TEXTO PARA LEER:
==*==

Tenemos la ventaja de habitar una nación rica en recursos, con tierras fértiles desbordantes de cultivos, variedad de ganado, un poderoso polo hidrocarburífero, costas con variedad de especies marinas, una prometedora capacidad de producción de “oro blanco” (litio) y densos bosques forestales. Sin embargo, la clase dirigente está enceguecida en una lucha de poder que le impide mirar a su alrededor y sacar provecho de este privilegio. Lo que es peor: es especialista en poner palos en la rueda, castigando con impuestazos permanentes a quienes se rompen el lomo laburando por dejarles un futuro a sus hijos.
El sacrificio de la clase trabajadora no les interesa, porque están enfrascados en debatir quién es el culpable de la degradación de un país que tiene todo lo necesario para crecer. Malas administraciones han echado todo por la borda, y la actual llegó demasiado lejos. La incapacidad de acción de Alberto Fernández y compañía (léase Cristina Kirchner, por más que intente deslindarse) frente a las circunstancias adversas, fue carcomiendo no solo su investidura presidencial (hoy prácticamente nula), sino también, las chances de supervivencia de la clase media frente a la crisis económica.

==*==

Filas de un conjunto de datos:

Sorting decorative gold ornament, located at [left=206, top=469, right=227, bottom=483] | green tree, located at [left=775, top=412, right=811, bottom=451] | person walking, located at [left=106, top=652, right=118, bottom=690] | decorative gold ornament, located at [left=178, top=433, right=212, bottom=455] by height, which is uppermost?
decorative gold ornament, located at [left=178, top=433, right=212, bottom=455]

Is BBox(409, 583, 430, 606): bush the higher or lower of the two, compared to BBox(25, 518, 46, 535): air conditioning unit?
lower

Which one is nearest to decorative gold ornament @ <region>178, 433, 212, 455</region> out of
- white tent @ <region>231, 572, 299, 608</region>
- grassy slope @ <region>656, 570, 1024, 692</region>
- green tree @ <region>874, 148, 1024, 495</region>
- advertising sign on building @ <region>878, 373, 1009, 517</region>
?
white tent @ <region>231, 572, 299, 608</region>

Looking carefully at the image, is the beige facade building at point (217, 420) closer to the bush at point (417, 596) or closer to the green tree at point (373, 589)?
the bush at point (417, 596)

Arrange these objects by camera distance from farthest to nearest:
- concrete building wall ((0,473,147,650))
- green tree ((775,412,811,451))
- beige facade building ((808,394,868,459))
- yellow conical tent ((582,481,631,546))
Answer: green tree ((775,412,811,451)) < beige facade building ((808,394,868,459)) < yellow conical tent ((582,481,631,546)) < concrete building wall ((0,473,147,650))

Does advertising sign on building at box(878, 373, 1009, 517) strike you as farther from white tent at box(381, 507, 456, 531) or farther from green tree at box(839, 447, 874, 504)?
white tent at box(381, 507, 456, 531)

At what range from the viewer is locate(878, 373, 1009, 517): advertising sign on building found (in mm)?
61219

==*==

CONSIGNA 1: Transcribe del texto sobre la clase dirigente el pasaje que comienza en las palabras "Tenemos la ventaja" y termina después de "a sus hijos.".
CONSIGNA 2: Según el texto sobre la clase dirigente, ¿por qué a los dirigentes no les interesa el sacrificio de la clase trabajadora? Responde en una a tres oraciones.

RESPUESTA ESPERADA 1:
Tenemos la ventaja de habitar una nación rica en recursos, con tierras fértiles desbordantes de cultivos, variedad de ganado, un poderoso polo hidrocarburífero, costas con variedad de especies marinas, una prometedora capacidad de producción de “oro blanco” (litio) y densos bosques forestales. Sin embargo, la clase dirigente está enceguecida en una lucha de poder que le impide mirar a su alrededor y sacar provecho de este privilegio. Lo que es peor: es especialista en poner palos en la rueda, castigando con impuestazos permanentes a quienes se rompen el lomo laburando por dejarles un futuro a sus hijos.

RESPUESTA ESPERADA 2: No les interesa porque están enfrascados en debatir quién es el culpable de la degradación de un país que tiene todo lo necesario para crecer.